Skip to main content
Version: Next

Fluss Java Client

Overview

Fluss Admin API that supports asynchronous operations for managing and inspecting Fluss resources. It communicates with the Fluss cluster and provides methods for:

  • Managing databases (create, drop, list)
  • Managing tables (create, drop, list)
  • Managing partitions (create, drop, list)
  • Retrieving metadata (schemas, snapshots, server information)

Fluss Table API allows you to interact with Fluss tables for reading and writing data.

Dependency

In order to use the client, you need to add the following dependency to your pom.xml file.

<!-- https://mvnrepository.com/artifact/org.apache.fluss/fluss-client -->
<dependency>
<groupId>org.apache.fluss</groupId>
<artifactId>fluss-client</artifactId>
<version>0.9-SNAPSHOT</version>
</dependency>

Initialization

Connection is the main entry point for the Fluss Java client. It is used to create Admin and Table instances. The Connection object is created using the ConnectionFactory class, which takes a Configuration object as an argument. The Configuration object contains the necessary configuration parameters for connecting to the Fluss cluster, such as the bootstrap servers.

### DATASET EXTRACT
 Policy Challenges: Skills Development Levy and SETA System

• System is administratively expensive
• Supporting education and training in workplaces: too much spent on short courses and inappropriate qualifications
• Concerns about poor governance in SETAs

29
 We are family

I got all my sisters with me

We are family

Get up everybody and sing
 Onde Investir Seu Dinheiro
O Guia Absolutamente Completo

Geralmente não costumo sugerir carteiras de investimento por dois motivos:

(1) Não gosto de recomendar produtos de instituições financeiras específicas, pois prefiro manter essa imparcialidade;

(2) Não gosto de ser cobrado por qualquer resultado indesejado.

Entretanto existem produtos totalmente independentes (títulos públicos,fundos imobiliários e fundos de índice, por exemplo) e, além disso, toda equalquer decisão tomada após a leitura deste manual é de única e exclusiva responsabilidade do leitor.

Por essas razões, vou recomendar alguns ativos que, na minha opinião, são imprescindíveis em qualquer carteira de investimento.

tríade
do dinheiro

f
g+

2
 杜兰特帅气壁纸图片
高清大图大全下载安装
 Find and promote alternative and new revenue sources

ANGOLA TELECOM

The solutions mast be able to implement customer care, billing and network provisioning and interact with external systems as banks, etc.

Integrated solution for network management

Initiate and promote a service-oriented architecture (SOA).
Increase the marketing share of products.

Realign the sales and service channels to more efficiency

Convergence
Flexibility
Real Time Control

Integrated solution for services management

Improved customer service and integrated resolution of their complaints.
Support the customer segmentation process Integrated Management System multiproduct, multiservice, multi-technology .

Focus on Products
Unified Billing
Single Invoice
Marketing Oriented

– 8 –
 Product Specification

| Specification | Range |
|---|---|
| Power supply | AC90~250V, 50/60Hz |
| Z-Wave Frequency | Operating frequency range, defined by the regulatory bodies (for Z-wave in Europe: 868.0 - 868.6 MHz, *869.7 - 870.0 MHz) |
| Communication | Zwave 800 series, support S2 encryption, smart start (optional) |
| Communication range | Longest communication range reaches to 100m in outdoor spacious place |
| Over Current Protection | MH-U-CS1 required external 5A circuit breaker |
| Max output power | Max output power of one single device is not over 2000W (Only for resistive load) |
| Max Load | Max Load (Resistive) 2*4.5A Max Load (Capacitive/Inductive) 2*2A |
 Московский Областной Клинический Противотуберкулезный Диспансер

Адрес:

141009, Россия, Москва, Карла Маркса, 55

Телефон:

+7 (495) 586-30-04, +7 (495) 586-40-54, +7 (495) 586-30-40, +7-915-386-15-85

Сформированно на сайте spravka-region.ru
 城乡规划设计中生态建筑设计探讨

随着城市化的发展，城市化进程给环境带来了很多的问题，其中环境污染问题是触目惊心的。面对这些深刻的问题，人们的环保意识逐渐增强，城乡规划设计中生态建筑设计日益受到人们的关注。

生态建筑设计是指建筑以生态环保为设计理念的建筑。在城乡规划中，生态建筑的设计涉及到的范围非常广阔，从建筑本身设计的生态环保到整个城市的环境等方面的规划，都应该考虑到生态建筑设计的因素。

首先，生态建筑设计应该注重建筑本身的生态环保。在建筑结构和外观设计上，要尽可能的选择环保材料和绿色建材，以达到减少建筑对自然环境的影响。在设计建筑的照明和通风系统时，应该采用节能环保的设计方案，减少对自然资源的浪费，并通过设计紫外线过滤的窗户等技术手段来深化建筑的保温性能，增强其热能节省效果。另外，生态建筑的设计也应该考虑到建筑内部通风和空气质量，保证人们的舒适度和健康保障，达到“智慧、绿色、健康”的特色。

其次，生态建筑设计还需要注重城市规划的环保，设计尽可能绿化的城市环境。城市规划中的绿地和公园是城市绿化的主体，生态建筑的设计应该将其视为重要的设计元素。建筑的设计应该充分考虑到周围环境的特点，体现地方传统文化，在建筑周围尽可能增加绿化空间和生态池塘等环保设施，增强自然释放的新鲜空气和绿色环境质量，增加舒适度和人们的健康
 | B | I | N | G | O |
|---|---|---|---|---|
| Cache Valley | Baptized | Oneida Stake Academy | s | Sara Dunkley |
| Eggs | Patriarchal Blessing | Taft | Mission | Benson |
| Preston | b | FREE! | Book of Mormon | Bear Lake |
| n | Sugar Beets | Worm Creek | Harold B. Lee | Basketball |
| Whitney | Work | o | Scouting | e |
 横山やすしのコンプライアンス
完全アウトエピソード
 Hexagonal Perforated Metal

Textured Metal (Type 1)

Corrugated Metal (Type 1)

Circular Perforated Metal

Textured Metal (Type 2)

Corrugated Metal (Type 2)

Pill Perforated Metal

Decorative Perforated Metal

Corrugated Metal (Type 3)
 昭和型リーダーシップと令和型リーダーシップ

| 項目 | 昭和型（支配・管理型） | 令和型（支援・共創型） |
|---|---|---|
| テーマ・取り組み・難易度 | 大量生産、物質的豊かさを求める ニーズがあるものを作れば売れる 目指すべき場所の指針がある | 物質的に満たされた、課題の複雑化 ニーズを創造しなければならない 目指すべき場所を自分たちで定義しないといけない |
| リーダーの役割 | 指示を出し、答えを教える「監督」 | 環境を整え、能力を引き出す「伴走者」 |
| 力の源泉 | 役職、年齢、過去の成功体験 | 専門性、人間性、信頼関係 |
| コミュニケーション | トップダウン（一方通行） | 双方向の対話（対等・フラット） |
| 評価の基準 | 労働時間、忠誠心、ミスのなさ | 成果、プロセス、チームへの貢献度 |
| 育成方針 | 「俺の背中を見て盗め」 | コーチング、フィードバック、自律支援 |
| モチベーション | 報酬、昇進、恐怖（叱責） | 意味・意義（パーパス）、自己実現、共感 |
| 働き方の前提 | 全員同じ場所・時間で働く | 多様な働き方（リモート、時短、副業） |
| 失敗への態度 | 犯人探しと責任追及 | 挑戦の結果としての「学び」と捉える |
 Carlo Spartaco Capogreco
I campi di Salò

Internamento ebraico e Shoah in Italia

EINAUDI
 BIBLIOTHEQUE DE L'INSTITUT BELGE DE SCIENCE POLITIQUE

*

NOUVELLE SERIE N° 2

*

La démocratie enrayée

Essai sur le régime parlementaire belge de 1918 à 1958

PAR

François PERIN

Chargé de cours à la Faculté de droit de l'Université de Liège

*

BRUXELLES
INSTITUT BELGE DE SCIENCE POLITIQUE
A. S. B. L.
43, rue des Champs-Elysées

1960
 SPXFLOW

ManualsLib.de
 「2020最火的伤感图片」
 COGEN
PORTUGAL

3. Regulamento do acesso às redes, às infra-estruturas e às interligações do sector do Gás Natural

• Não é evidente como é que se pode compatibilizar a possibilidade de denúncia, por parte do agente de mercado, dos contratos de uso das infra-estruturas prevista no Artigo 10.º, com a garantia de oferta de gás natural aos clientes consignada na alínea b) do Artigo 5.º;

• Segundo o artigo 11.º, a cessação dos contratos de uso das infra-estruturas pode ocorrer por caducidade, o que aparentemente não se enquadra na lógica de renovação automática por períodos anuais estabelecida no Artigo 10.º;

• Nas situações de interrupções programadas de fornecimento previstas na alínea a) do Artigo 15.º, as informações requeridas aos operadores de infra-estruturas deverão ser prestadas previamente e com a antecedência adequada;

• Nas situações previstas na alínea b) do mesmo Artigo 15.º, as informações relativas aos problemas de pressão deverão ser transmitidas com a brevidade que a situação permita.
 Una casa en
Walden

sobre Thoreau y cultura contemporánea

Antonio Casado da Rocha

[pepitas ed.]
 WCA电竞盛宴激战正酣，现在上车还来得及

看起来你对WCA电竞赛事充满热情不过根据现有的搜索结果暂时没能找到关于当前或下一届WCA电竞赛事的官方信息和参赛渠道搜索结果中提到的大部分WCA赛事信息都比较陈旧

### STUDY QUESTIONS
1) Set down the passage of the Fluss Java client page from "Initialization" to "the bootstrap servers." verbatim.
2) According to the Fluss Java client page, which class creates the Connection object?
3) Translate this sentence from the Fluss Java client page into Spanish: "Connection is the main entry point for the Fluss Java client."
The material has no connection to the Fluss Java client page.

### RESPONSES FOR EACH TASK
1)
Initialization

Connection is the main entry point for the Fluss Java client. It is used to create Admin and Table instances. The Connection object is created using the ConnectionFactory class, which takes a Configuration object as an argument. The Configuration object contains the necessary configuration parameters for connecting to the Fluss cluster, such as the bootstrap servers.

2) The ConnectionFactory class.

3) Connection es el punto de entrada principal del cliente Java de Fluss.